John Knox's House, 45 High Street, Edinburgh is a Grade A listed building in the City of Edinburgh local planning authority area, Scotland. First listed on 14 December 1970. Tenement. 2 related planning applications.
John Knox's House, 45 High Street, Edinburgh
- WRENN ID
- rough-cinder-lark
- Grade
- A
- Local Planning Authority
- City of Edinburgh
- Country
- Scotland
- Date first listed
- 14 December 1970
- Type
- Tenement
- Source
- Historic Environment Scotland listing
Description
John Knox's House at 45 High Street, Edinburgh is a late 15th and 16th century tenement, extended in the later 16th and 17th centuries. It comprises a long, narrow structure of three storeys with basement (laigh floor) and attic, occupying the narrowed site of the old Netherbow Gate. The building combines an earlier backland tenement with a later foreland tenement fronting the High Street.
The most distinctive features are the jettied, painted 16th century galleries on the south and west elevations, and a canted corner bay with coursed sandstone and Renaissance detailing. The attic has gabled and jettied dormer bays to the south and west elevations (the southern dormer is mid-19th century). Ground floor shops are accessed via a forestair on the south side, dating from circa 1840. A gilded inscription appears on the entablature below a string course between ground and first floor levels. The rubble-built core features a crowstepped gable and corniced gable end stack. Fenestration is irregular throughout.
The west elevation of the High Street foreland has a single bay with two entrances at ground level below the jettied timber gallery. The timber boarded door to Hope's Close in the re-entrant angle is now blocked. Large windows occupy the first and second floors, with a small window at second floor left and a dormer above. The south elevation has three bays at ground level (a 17th century addition), with a forestair to the outer right. Two first floor doors at right angles sit within the timber gallery, with two large windows at first and second floors and a small stair window to the right.
The canted corner bay displays a first floor window to centre, framed by Doric-pilastered and corniced surround, surmounted by a pair of urn finials and central blind oculus.

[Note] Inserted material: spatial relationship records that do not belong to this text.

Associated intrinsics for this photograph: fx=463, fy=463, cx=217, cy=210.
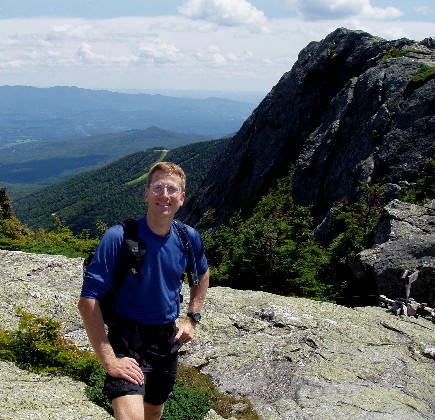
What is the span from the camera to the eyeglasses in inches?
227

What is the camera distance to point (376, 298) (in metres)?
21.2

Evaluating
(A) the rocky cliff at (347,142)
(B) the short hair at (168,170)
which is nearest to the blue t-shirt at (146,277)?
(B) the short hair at (168,170)

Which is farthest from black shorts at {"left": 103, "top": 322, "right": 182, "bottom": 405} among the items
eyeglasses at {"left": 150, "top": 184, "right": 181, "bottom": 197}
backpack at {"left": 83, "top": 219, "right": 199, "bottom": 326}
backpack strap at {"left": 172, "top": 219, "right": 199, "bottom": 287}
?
eyeglasses at {"left": 150, "top": 184, "right": 181, "bottom": 197}

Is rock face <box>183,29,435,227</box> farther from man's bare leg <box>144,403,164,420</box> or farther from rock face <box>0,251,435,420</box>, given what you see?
man's bare leg <box>144,403,164,420</box>

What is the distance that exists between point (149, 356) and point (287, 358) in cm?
790

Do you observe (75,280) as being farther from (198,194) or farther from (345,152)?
(198,194)

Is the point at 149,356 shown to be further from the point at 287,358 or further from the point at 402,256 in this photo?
the point at 402,256

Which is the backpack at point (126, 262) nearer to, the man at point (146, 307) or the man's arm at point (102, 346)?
the man at point (146, 307)

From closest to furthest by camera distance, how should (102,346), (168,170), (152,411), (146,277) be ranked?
(102,346), (146,277), (168,170), (152,411)

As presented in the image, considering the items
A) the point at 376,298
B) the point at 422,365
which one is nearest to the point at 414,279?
the point at 376,298

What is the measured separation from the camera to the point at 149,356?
5.96m

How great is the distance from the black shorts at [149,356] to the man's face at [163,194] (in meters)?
1.50

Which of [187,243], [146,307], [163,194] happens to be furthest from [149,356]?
[163,194]

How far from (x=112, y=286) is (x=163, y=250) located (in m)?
0.76
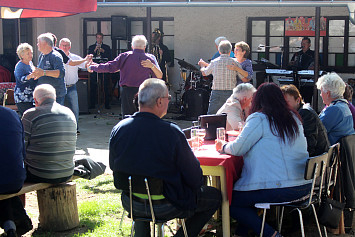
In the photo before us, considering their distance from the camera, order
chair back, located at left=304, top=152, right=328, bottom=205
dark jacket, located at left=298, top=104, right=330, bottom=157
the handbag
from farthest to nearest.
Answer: dark jacket, located at left=298, top=104, right=330, bottom=157
the handbag
chair back, located at left=304, top=152, right=328, bottom=205

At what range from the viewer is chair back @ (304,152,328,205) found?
385 cm

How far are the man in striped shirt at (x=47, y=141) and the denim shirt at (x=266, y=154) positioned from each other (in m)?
1.40

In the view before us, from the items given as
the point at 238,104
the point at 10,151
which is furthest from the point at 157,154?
the point at 238,104

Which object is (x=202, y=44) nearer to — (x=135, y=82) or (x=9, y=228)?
(x=135, y=82)

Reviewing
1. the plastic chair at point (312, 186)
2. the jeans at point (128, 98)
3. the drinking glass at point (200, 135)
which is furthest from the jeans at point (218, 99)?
the plastic chair at point (312, 186)

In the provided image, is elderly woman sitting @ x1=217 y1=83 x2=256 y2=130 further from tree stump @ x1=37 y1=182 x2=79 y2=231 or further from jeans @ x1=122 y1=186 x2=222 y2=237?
tree stump @ x1=37 y1=182 x2=79 y2=231

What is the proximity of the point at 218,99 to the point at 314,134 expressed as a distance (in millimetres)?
3112

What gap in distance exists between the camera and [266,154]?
155 inches

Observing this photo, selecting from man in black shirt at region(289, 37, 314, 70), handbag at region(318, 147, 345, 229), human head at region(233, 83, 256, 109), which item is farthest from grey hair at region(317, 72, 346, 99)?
man in black shirt at region(289, 37, 314, 70)

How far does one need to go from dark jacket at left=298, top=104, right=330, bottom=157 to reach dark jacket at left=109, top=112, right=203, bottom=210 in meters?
1.24

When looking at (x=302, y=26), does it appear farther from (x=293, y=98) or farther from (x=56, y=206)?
(x=56, y=206)

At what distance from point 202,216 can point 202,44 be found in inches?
364

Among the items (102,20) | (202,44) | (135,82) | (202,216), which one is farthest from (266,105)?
(102,20)

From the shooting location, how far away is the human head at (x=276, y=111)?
394cm
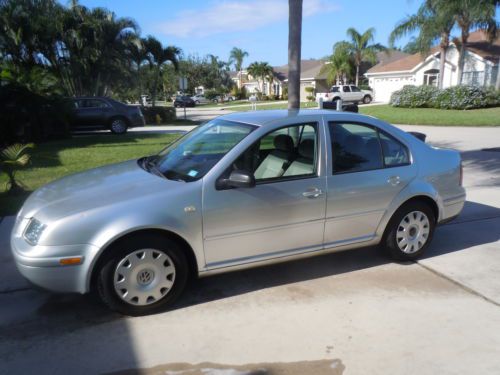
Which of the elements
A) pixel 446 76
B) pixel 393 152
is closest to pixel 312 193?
pixel 393 152

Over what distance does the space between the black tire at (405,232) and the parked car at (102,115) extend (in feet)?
50.6

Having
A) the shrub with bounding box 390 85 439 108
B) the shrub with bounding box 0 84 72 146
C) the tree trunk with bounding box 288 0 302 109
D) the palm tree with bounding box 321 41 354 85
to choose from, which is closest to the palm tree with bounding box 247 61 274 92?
the palm tree with bounding box 321 41 354 85

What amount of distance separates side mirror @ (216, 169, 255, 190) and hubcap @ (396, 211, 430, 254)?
1.83 m

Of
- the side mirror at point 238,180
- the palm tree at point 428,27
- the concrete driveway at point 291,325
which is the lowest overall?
the concrete driveway at point 291,325

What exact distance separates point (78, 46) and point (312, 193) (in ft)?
81.8

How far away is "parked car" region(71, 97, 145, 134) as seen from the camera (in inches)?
690

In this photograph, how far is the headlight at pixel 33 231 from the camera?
Answer: 321cm

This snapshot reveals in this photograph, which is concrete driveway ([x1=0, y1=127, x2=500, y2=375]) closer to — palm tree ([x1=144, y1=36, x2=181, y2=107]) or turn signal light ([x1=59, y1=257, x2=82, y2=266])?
turn signal light ([x1=59, y1=257, x2=82, y2=266])

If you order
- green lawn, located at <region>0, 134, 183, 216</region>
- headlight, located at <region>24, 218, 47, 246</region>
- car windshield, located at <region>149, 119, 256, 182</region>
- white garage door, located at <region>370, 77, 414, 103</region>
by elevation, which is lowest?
green lawn, located at <region>0, 134, 183, 216</region>

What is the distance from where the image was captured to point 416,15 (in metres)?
30.5

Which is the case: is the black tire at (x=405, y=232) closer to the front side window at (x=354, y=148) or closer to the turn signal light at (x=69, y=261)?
the front side window at (x=354, y=148)

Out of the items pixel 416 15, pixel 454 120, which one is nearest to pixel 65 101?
pixel 454 120

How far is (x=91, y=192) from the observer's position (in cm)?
356

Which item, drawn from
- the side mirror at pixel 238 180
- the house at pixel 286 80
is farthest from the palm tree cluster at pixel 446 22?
the side mirror at pixel 238 180
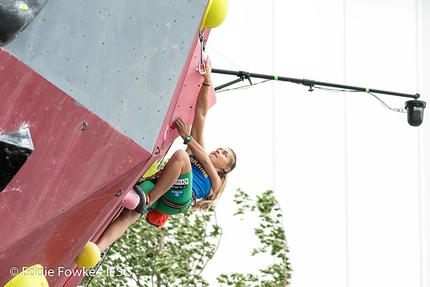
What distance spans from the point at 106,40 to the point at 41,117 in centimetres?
45

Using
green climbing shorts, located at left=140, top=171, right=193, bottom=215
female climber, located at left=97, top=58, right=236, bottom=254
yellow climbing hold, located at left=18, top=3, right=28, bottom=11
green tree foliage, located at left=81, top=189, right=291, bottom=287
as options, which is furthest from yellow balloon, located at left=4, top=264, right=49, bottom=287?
green tree foliage, located at left=81, top=189, right=291, bottom=287

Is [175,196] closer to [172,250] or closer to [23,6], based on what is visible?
[23,6]

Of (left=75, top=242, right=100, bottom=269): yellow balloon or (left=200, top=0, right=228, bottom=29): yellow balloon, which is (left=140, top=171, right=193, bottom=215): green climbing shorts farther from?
(left=200, top=0, right=228, bottom=29): yellow balloon

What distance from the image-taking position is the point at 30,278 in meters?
3.36

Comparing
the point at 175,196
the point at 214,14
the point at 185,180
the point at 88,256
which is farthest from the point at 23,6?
the point at 175,196

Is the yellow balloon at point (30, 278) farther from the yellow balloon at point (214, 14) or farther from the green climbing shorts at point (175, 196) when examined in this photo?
the yellow balloon at point (214, 14)

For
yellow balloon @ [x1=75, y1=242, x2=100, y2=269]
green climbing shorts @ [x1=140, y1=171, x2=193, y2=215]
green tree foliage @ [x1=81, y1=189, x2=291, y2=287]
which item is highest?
green tree foliage @ [x1=81, y1=189, x2=291, y2=287]

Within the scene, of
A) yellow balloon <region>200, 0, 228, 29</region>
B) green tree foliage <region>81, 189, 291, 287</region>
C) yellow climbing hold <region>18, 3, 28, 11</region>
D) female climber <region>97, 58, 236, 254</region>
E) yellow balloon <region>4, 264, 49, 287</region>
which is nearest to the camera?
yellow climbing hold <region>18, 3, 28, 11</region>

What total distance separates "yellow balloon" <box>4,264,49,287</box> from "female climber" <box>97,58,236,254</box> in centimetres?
83

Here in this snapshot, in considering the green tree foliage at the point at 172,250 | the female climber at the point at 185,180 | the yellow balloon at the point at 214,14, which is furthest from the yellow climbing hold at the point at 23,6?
the green tree foliage at the point at 172,250

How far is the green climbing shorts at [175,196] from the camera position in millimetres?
4336

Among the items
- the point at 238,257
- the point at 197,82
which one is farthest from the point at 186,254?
the point at 197,82

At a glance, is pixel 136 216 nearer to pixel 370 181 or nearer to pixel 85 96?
pixel 85 96

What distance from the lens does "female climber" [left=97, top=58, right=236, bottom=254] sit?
4254 millimetres
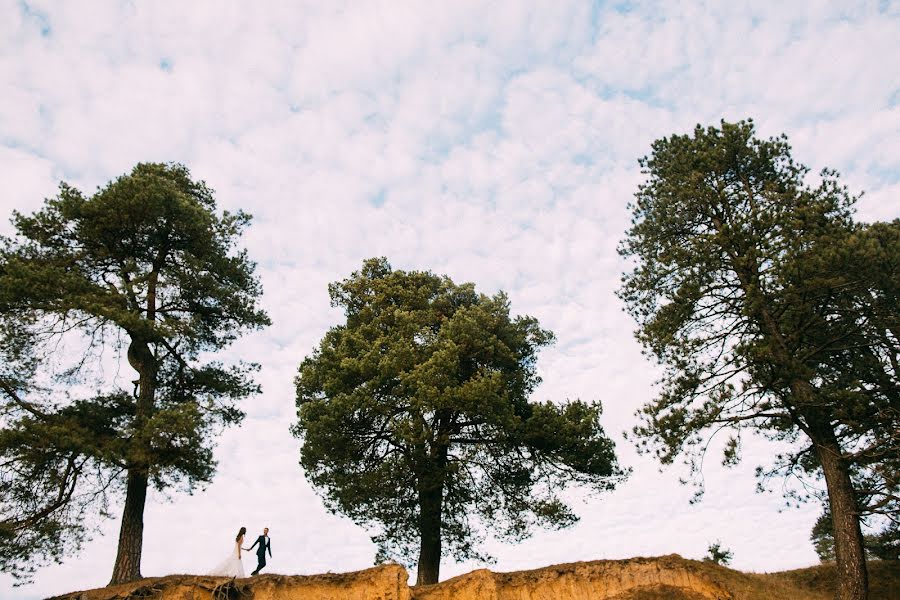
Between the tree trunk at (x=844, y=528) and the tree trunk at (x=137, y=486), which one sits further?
the tree trunk at (x=137, y=486)

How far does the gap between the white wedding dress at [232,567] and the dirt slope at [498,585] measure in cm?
20

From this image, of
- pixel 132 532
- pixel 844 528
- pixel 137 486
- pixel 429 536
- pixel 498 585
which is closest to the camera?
pixel 844 528

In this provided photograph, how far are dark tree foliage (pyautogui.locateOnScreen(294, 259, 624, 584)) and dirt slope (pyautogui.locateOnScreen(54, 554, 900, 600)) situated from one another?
10.8 feet

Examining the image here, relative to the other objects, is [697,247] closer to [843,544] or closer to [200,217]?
[843,544]

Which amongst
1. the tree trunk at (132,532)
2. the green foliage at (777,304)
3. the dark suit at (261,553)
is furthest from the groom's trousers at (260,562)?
the green foliage at (777,304)

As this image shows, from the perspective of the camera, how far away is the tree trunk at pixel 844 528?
1359 cm

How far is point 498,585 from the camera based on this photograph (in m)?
15.2

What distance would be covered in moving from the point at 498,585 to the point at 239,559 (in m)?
7.00

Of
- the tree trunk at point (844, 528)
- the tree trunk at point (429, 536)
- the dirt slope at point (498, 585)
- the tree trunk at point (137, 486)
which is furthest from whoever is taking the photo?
the tree trunk at point (429, 536)

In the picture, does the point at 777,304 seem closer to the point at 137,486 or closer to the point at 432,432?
the point at 432,432

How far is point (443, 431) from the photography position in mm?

Flanking gilded wreaths appear on either side, with painted and gilded wreathed arms beneath the cill. A corner sundial features a figure pointing to the sun emerging from clouds. The north elevation of the backland is narrow and rubble-built, comprising a two-storey flat-roofed section at ground and laigh floor levels, with a segmental-arched first floor window, brick infill below the second floor window, and rendered third floor.
Timber sash and case multi-pane glazing is used throughout, though not original. The predominantly red pantiled pitched roofs are supplemented by grey slate to the rear. Coped random rubble stacks and a coped front stack, fitted with clay cans, support cast-iron rainwater goods.
The interior is two rooms deep, with small foreland chambers contained within the south and west jettied galleries. The foreland section sits slightly higher than the backland. Original access was via a turnpike stair from ground level on the west side and from the south via a turnpike stair from the forestair at first floor level.
The laigh floor is accessed via a curved stone stair beneath the south gallery, originally accessible from the street. It contains a hearth with brick arch and stone jambs; the rear room contains a timber well stair. The ground floor features a heavy beamed ceiling and stone booths facing south onto the High Street, with chamfered openings and corbels supporting the timber gallery above.
The first floor contains a principal foreland room with a roll-moulded chimneypiece and Delft tiled hearth decorated with vases of flowers. The second floor comprises a timber panelled gallery chamber to the south, known as Knox's study, with a roll-moulded chimneypiece and Delft tiled hearth. The central panel of this hearth depicts the Last Supper. Above it hangs a large carved oak panel with smaller panels dated "31 OCTOBER" and "AD 1561".
The principal room on this floor features 16th century oak and pine arcaded panelling with a marquetry frieze and modillioned cornice. A beam and board ceiling carries early 17th century tempera decoration. A panelled door with marquetry insets opens onto a painting of Cain and Abel, dated circa 1640, which is fixed to the wall. A roll-moulded chimneypiece with Delft tiled hearth depicting landscape scenes is paired with a pilastered carved oak overmantel, its central tablet carved with flowers and a bird. Original oak floor boards remain. The backland room to the north, accessed through a barley-twist gate, has plaster walls and a plain beam and plaster ceiling. Its roll-moulded chimneypiece features Delft tiles depicting the Crucifixion. A stained glass Knox memorial window by James Ballantine was installed in 1853, and plain panelling by Hippolyte Jean Blanc was added in 1886.
The attic floor, now used as offices, contains timber doors with plain mouldings and a stair to the loft with hearth.